I further modified it as following,
for (Block *block = blocks; block->pathu; block++){
if (block->interval > 0 && i % block->interval == 0){
fprintf(stderr, "%d \n", block->signal);
updateblock(block, NILL);
}
}
I was able to possibly catch the culprit script,
Debug: 31275 loop updating status.
Debug: 31275 loop unblocking signals.
Debug: 31275 going to sleep.
Debug: 31275 waking up from sleep.
Debug: 31275 unblocking signals, updating blocks.
2
and it stays frozen.
Here 2 is the signal for my volume script for pipewire with wireplumber. I have added a timeout hack for the script, which should prevent it from getting stuck.
The earlier error was also some bizzare quirk of the same script which I was able to "fix" by initializing in xprofile, I can't figure out whether this is a hardware, driver or pipewire issue.
For reference my volume script was,
A=$(amixer -c 0 sget Headphone | awk 'FNR == 7 {print}' | awk '{print $7}')
A=$(echo $A | sed 's/[][]//g')
if [ "$A" == "off" ]; then
H="S"
else
H="H"
fi
volume=$(wpctl get-volume @DEFAULT_AUDIO_SINK@ | awk '{print $2}')
volume_adj=$(bc <<< "$volume*100/1")
printf "| %s %s%% " "$H" "$volume_adj"
and I have modified it to,
function timeout_loop(){
A=$(amixer -c 0 sget Headphone | awk 'FNR == 7 {print}' | awk '{print $7}')
A=$(echo $A | sed 's/[][]//g')
if [ "$A" == "off" ]; then
H="S"
else
H="H"
fi
volume=$(wpctl get-volume @DEFAULT_AUDIO_SINK@ | awk '{print $2}')

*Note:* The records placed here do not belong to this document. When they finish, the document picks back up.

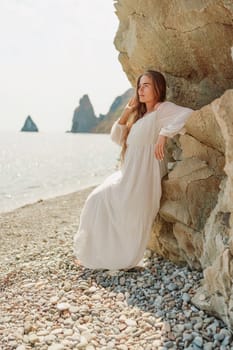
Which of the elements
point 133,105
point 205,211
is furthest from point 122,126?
point 205,211

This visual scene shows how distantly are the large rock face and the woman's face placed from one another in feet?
1.55

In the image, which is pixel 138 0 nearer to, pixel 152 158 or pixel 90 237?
pixel 152 158

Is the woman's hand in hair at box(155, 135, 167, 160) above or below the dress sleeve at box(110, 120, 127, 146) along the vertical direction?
below

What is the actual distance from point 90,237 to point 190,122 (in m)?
2.32

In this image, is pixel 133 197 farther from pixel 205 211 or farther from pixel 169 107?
pixel 169 107

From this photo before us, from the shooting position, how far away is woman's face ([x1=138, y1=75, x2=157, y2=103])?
19.9ft

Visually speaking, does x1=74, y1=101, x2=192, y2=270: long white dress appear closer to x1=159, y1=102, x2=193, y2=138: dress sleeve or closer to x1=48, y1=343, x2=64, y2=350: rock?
x1=159, y1=102, x2=193, y2=138: dress sleeve

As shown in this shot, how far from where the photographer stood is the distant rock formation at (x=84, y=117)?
566 feet

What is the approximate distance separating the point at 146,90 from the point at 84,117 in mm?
172515

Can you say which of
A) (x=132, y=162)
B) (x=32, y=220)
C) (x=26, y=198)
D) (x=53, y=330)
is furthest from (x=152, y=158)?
(x=26, y=198)

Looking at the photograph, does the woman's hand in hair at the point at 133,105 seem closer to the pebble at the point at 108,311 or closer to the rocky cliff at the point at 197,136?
the rocky cliff at the point at 197,136

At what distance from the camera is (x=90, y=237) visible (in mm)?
6332

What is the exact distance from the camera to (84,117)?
17650cm

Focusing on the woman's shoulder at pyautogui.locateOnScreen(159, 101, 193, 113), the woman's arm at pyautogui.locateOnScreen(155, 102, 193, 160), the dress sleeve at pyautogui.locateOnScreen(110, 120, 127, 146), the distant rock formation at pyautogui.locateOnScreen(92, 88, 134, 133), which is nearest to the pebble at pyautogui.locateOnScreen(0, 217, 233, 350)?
the woman's arm at pyautogui.locateOnScreen(155, 102, 193, 160)
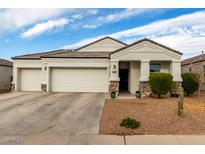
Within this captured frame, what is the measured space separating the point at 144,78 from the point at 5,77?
16897 mm

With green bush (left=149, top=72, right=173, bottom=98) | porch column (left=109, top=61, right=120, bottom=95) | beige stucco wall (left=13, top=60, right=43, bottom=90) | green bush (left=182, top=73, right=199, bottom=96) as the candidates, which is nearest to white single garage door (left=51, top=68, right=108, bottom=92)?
porch column (left=109, top=61, right=120, bottom=95)

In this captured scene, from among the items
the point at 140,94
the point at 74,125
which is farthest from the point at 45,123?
the point at 140,94

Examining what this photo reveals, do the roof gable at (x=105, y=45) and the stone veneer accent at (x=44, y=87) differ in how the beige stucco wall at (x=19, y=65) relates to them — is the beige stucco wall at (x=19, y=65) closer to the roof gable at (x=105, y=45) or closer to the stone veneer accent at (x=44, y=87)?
the stone veneer accent at (x=44, y=87)

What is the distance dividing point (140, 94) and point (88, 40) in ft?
46.6

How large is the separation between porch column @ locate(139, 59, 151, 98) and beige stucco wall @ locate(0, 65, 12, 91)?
53.0 feet

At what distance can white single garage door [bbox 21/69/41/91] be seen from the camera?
23156 millimetres

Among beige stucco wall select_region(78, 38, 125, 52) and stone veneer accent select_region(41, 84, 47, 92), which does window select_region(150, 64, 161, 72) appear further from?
stone veneer accent select_region(41, 84, 47, 92)

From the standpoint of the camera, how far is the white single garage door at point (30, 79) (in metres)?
23.2

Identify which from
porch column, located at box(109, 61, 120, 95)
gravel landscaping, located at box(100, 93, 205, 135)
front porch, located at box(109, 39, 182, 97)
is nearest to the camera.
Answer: gravel landscaping, located at box(100, 93, 205, 135)

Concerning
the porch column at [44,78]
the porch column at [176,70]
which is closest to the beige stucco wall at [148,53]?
the porch column at [176,70]

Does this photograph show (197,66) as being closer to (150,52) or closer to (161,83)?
(150,52)

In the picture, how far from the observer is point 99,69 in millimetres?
21547

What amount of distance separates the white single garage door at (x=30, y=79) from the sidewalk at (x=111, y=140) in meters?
16.3
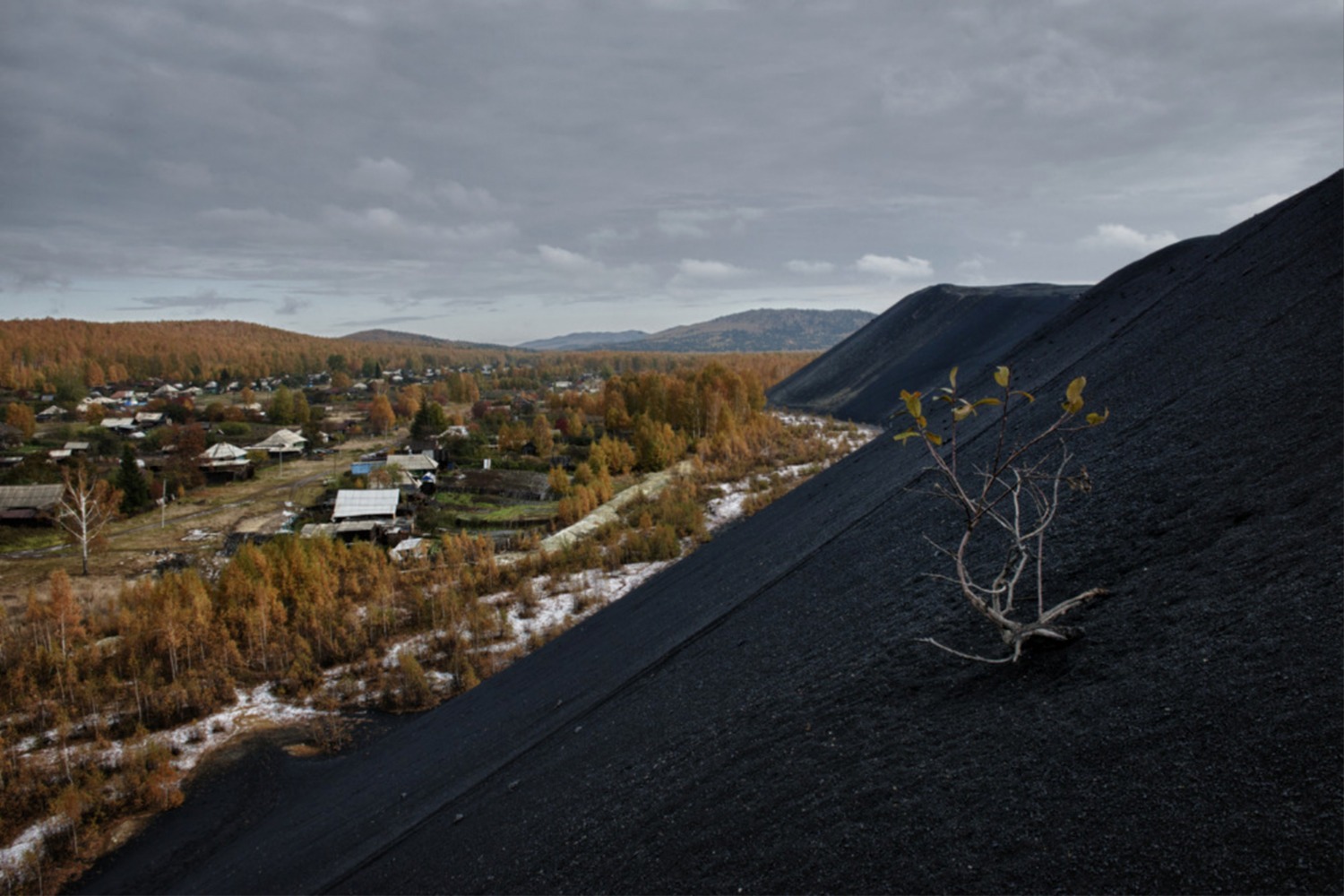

volume_adj=$(bc <<< "$volume*100/1")
printf "| %s %s%% " "$H" "$volume_adj"
}
export -f timeout_loop
b=$(timeout 3 bash -c "timeout_loop")
exit_status=$?
if [[ $exit_status -ne 124 ]]; then
echo $b
fi
Thanks a lot for your help!
I have moved to a new laptop and occasionally dwmblocks freezes, i.e. no text update happens for any of the blocks. Cursor hinting and clickability still work during the freeze. I had never faced this issue on my previous machine. How would I go about debugging this?